Design a Rate Limiter

A rate limiter caps how many requests a client may make in a window (“100 requests/minute”). It’s a deceptively rich design problem: the single-machine version is a few lines, but doing it correctly across a fleet of servers forces you to confront shared state, latency, and accuracy trade-offs. (For the concept, see Rate Limiting; here we design one.)

1. Requirements

Functional

Limit requests per client (by user ID, API key, or IP) to N per time window.
Return 429 Too Many Requests (with a Retry-After header) when exceeded.
Limits must apply across the whole fleet, not per server.

Non-functional

Low latency — the limiter is on every request’s hot path, so it must add single-digit milliseconds at most.
Highly available — if the limiter is down, fail open (allow) or closed (block)? A deliberate choice (see below).
Memory-efficient at scale (millions of clients).

2. Estimation

Say 1M active clients and 10k requests/second globally. The limiter does at least one read+write of counter state per request → ~10k ops/s against the counter store, and must hold ~1M small counters. That comfortably fits an in-memory store like Redis — which points us at the architecture.

3. Algorithm choice

The heart of the design. Each trades accuracy for simplicity/cost:

Algorithm	Idea	Pro	Con
Fixed window	Count per clock-aligned window	Trivial, 1 counter	Burst at edges: 2× limit across a boundary
Sliding window log	Store timestamp of every request	Exact	Memory-heavy (one entry per request)
Sliding window counter	Weighted blend of current + previous window	Smooth, cheap	Slight approximation
Token bucket	Tokens refill at a steady rate; each request spends one	Allows controlled bursts	Two values to track (tokens, last-refill)
Leaky bucket	Requests queue and drain at a fixed rate	Smooths output	Adds queuing latency

Token bucket is the common default: it permits short bursts (good UX) while enforcing a long-run rate, and needs just (tokens, last_refill_time) per client.

tokens refill at R/sec, capacity = B
request arrives → refill tokens based on elapsed time → if tokens ≥ 1: allow, tokens-- ; else: 429

4. The distributed problem

A per-server counter is wrong: with 10 servers each allowing 100/min, a client gets 1,000/min. The limit must live in shared state.

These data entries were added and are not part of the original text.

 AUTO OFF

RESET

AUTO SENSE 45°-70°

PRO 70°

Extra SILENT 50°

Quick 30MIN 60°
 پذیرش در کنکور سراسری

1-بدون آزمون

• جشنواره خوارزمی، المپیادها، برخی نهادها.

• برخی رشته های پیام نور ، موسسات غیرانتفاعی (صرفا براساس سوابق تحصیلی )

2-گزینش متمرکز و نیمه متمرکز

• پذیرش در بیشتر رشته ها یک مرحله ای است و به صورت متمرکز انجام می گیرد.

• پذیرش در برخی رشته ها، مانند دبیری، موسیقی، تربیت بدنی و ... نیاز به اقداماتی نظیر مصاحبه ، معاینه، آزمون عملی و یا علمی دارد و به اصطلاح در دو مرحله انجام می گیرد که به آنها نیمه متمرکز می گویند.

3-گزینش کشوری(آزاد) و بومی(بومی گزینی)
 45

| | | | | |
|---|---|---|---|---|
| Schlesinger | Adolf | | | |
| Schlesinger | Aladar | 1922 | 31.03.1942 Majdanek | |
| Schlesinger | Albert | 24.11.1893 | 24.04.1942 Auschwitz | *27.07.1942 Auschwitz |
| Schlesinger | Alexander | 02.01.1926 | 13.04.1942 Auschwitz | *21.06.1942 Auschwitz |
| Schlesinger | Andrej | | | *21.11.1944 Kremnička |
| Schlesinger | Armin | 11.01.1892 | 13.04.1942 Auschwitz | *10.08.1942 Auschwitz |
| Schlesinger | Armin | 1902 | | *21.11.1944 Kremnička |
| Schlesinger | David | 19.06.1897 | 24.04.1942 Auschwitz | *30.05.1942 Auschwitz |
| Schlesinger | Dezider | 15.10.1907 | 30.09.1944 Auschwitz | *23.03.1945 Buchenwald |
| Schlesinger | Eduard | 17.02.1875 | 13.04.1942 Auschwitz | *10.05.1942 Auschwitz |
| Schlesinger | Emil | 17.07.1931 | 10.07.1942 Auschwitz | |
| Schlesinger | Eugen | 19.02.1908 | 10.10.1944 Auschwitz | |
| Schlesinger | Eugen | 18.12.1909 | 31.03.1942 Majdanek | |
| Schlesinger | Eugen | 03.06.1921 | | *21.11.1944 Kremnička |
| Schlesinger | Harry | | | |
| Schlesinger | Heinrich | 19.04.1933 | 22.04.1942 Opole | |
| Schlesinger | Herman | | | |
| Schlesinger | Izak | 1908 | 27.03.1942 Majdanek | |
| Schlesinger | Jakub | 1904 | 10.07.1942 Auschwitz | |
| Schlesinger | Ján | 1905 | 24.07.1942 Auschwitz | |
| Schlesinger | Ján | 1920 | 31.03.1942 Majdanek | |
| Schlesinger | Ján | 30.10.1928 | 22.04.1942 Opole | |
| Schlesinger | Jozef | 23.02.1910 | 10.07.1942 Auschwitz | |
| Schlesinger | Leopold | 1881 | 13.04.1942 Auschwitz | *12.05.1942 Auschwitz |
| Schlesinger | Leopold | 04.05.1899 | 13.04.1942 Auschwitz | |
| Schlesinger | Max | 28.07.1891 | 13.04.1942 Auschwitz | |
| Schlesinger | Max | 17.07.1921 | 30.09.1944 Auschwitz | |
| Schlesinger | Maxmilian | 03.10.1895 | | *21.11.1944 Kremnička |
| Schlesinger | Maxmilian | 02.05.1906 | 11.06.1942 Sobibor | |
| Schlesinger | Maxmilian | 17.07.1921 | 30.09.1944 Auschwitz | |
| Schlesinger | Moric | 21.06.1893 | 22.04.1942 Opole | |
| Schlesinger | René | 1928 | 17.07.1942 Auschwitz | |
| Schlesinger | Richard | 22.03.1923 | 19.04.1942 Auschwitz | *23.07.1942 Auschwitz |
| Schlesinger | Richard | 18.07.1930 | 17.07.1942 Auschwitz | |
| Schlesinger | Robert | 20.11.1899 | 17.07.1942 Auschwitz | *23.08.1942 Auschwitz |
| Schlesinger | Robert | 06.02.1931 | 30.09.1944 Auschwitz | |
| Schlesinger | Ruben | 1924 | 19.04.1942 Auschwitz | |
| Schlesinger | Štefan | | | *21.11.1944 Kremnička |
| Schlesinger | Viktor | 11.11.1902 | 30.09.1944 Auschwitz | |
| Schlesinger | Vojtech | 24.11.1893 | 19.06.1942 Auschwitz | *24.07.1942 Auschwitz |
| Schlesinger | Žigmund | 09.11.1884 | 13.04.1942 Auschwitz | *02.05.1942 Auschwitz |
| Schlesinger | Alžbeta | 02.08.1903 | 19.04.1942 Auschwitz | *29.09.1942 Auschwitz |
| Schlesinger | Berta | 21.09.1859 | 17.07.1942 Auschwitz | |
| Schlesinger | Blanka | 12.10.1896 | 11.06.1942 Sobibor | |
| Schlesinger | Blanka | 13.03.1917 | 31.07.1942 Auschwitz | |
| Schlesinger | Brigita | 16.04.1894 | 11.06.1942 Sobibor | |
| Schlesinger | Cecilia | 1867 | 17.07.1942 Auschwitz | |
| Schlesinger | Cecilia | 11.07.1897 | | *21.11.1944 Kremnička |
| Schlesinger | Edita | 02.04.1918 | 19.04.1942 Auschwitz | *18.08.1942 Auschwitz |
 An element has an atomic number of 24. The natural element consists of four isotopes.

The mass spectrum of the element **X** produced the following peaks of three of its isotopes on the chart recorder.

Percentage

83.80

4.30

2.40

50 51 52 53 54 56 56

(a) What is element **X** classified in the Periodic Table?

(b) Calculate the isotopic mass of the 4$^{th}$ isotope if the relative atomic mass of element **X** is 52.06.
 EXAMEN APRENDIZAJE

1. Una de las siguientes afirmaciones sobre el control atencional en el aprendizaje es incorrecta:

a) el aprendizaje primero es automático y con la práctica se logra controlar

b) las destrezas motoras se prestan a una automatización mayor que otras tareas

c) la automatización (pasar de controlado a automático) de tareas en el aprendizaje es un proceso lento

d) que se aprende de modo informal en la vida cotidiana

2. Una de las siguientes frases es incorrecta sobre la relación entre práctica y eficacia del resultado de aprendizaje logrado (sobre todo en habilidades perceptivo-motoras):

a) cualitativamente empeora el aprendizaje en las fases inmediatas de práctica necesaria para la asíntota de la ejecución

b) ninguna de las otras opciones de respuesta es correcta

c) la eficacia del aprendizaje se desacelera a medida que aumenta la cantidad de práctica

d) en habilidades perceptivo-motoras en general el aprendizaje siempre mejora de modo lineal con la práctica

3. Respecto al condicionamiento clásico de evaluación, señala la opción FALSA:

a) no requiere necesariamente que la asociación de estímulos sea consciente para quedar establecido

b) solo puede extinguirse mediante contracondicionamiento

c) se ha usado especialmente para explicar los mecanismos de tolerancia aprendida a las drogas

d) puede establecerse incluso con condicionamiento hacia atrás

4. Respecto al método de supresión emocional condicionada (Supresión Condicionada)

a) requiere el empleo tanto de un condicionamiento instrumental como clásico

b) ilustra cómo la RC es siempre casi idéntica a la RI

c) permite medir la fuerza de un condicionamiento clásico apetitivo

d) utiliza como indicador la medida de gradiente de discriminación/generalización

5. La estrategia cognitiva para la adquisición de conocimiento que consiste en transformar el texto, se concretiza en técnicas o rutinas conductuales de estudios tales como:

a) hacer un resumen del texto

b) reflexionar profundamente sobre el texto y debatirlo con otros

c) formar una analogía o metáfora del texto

   request ──► any app server ──► [ Redis: client:123 → {tokens, ts} ] ──► allow / 429
                 (stateless)          single source of truth, fleet-wide

The update must be atomic — read-modify-write across many servers races. Use Redis with an atomic Lua script (or INCR + EXPIRE for window counters) so the check-and-decrement happens in one indivisible operation.

5. Deeper trade-offs

Where to enforce: an API gateway is the natural home — limit once at the edge before requests fan into the system.
Latency vs accuracy: a strictly-correct global counter means a network hop to Redis per request. For extreme throughput, allow a small local token cache per server (approximate, occasionally over-permits) and reconcile with the central store — trading perfect accuracy for speed.
Fail open or closed? If Redis is unreachable, failing open (allow) preserves availability but removes protection; failing closed (block) protects the backend but causes an outage. Most user-facing APIs fail open for availability; abuse-sensitive endpoints fail closed.

The thread

What does this buy us, and what does it cost? A rate limiter buys protection (against overload, abuse, runaway clients) and fairness — at the cost of latency on every request and a shared-state dependency. The central design tension is accuracy vs speed: perfectly global counting is a hop away on every call; cheap local approximations are fast but leak a little capacity. Pick the point that matches whether you’re protecting a fragile backend or just shaping traffic.

Check your understanding

Why is a per-server counter incorrect, and where must the limit’s state live?
Why is token bucket often preferred over fixed window?
Describe the race condition in a naïve GET-then-SET limiter and how atomicity fixes it.
Explain the accuracy-vs-latency trade-off of a per-server local token cache.
When would you fail open vs fail closed if the counter store is unreachable?